The registry metadata had a real bug, found only because we installed the real package: server.json lacked packageArguments, so a purely registry-driven launch would run uvx coffee-roaster-mcp without the required serve subcommand and exit at argument parsing. Found on roast day, fixed the same day.

The last one is the case for end-to-end validation in compressed form. The bug lived in the gap between "all tests pass" and "a stranger installs this".

What Production-Ready Means Here

It would have been easy to write "validated" in the README and move on. Instead, roast day produced a paper trail: the validation report, per-roast summaries with full timelines, Warp transcript excerpts with the raw MCP tool payloads, the guarded-validation JSON (8 of 8 steps including drop and emergency stop, run against the published package), and both sessions' complete roast logs. Every artifact is SHA-256 checksummed and committed.

This is the same evidence discipline the agents were held to during development, applied to the final claim. A repository that calls itself production-ready should be able to show the production.

Who Did What

The division of labour, end to end:

Warp/Oz built the model, the dataset, the training science, the edge deployment, and the Hugging Face publishing pipeline (Parts 1 to 5).
Codex built the production MCP server: the one-process architecture, the Hottop driver, the detection runtime, the metrics, the release machinery, and 65 session summaries documenting the work.
Warp with Gemini 3.5 Flash operated the roaster live, for about 160 credits.
Claude Code ran roast-day operations: found the serial port and microphone, pre-warmed the model cache, executed the guarded hardware validation, wrote the operator prompts Warp ran from, watched the logs in real time, compiled the evidence, and closed E7-S6 and Epic 7 in the repository.
I designed the architecture, wrote the specs, supervised the hardware, made the roast decisions, and drank the results.

The agents were interchangeable in one specific sense: every one of them worked from the same written specs, the same repository state documents, and the same rules files.
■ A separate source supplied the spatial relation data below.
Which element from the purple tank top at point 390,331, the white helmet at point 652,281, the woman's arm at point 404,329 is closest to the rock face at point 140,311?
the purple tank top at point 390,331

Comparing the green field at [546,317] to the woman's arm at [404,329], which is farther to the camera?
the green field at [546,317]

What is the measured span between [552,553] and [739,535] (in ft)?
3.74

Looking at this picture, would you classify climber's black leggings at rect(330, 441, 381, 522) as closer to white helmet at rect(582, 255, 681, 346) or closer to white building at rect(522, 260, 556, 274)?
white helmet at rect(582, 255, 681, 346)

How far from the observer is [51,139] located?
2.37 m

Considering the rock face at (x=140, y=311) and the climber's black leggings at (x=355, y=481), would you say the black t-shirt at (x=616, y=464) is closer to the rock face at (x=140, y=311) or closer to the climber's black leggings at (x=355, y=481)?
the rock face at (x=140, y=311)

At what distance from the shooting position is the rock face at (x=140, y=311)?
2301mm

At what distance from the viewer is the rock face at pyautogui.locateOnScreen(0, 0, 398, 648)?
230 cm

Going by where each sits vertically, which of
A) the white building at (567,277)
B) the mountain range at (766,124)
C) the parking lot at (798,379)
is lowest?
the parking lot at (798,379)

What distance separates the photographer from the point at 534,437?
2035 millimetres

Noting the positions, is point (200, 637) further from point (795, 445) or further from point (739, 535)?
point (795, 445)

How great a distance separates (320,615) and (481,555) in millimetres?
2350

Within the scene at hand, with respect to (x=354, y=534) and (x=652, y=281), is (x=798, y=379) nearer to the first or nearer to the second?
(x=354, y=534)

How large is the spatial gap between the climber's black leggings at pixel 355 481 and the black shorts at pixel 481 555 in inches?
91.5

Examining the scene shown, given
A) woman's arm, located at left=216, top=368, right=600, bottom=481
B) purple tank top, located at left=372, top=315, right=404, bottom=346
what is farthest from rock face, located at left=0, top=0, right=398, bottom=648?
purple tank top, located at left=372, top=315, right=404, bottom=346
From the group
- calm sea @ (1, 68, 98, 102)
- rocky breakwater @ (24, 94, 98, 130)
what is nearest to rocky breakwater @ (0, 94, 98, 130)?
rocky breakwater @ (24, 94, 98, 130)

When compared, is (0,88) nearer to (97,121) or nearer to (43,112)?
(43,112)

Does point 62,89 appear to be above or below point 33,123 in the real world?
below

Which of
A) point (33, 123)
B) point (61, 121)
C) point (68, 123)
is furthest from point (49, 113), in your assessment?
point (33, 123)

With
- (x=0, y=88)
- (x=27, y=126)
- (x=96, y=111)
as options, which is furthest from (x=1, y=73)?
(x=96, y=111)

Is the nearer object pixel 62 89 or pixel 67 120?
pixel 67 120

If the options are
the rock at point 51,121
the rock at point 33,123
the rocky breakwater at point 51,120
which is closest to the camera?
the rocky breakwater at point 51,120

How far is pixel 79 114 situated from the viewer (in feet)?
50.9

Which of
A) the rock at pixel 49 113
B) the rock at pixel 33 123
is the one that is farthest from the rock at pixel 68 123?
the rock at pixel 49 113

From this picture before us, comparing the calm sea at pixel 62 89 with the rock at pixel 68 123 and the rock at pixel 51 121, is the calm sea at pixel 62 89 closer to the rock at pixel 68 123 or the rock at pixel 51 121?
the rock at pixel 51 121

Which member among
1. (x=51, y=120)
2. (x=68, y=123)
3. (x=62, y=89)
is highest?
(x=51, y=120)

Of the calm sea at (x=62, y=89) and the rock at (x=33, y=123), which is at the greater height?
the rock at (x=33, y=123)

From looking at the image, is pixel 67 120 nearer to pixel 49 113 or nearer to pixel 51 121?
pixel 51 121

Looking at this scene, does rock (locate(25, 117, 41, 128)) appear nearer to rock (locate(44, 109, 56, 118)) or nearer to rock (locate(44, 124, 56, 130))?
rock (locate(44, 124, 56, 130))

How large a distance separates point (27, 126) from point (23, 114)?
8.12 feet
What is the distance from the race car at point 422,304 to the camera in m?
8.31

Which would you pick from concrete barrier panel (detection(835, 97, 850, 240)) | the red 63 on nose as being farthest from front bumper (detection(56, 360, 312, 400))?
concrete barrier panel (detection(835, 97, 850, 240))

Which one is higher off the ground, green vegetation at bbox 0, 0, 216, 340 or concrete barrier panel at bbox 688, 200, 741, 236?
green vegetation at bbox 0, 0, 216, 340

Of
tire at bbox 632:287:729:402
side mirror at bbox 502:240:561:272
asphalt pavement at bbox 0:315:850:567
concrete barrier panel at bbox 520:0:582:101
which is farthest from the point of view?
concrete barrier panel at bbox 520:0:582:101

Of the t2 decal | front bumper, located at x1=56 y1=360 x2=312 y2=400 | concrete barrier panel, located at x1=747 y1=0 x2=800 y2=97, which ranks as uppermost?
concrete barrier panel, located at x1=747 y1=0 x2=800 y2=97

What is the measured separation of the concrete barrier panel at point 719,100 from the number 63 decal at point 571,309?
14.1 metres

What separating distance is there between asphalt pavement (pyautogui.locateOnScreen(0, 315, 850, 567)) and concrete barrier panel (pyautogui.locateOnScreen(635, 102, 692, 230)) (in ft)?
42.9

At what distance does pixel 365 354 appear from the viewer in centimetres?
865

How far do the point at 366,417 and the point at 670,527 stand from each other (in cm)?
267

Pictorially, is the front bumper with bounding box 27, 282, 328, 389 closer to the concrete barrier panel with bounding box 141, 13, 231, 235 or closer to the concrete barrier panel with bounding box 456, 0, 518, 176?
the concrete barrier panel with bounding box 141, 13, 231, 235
Moving between them cost no momentum, because the context an agent needs was never trapped in a chat history. It lives in the repository, and whichever harness opens it next picks up mid-stream. Roast day showed the compressed version: two harnesses working side by side in Warp the same afternoon, one driving the roaster, the other compiling the evidence, both reading the same state files. That is the main lesson of this series. The workflow (spec first, state files as memory, evidence as the definition of done) survived contact with four agents running models from different vendors. The agents executed it.

What Comes Next

The roasts in this post were human-paced on purpose: I was the scheduler, and the agent acted only when asked. The next milestone inverts that, carefully. roastpilot-agent is a deterministic harness now in active development that drives the same coffee-roaster-mcp server with the roles pinned down in code rather than in prompts: a typed state machine owns a 1-second control loop (a cadence set by the thermocouples' response time, not by the LLM), a hard safety policy validates every command with typed verdicts (allow, clamp, reject, recovery, emergency stop), and the LLM is advisory only. It recommends heat and fan targets with a rationale; it never calls a tool. A restart never auto-resumes heat.
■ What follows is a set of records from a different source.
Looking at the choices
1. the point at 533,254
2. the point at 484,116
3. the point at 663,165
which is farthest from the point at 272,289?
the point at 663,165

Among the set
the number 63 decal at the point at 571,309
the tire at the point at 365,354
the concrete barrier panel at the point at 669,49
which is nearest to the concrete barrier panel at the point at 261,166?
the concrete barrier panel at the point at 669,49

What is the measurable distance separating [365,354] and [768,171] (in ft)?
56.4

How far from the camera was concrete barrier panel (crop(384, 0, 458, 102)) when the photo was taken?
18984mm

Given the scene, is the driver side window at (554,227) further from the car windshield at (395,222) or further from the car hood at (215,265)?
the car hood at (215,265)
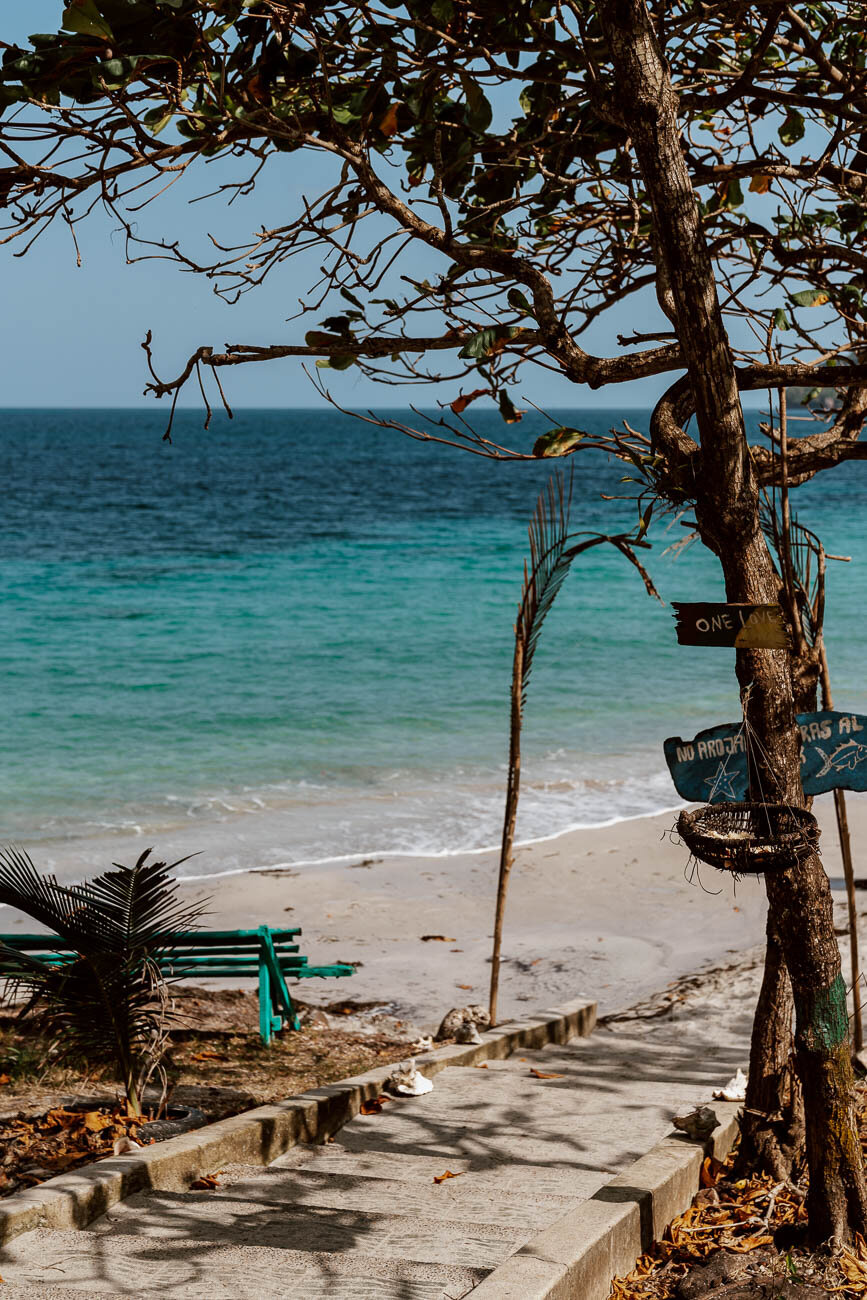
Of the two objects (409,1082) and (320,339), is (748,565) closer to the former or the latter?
(320,339)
The build runs on the same method as everything above: a plan repository with decision records and cross-repo epics, mock-safe vertical slices before any hardware, and the MCP contract pinned by fixtures captured from the real server validated in this post. A cloud component for sharing roasts and collecting tasting feedback (roastpilot-cloud) follows after the harness, with one rule already fixed: the cloud never controls the roaster and is never required for an active roast.

The supervised manual roast you just read about is the baseline that work gets measured against.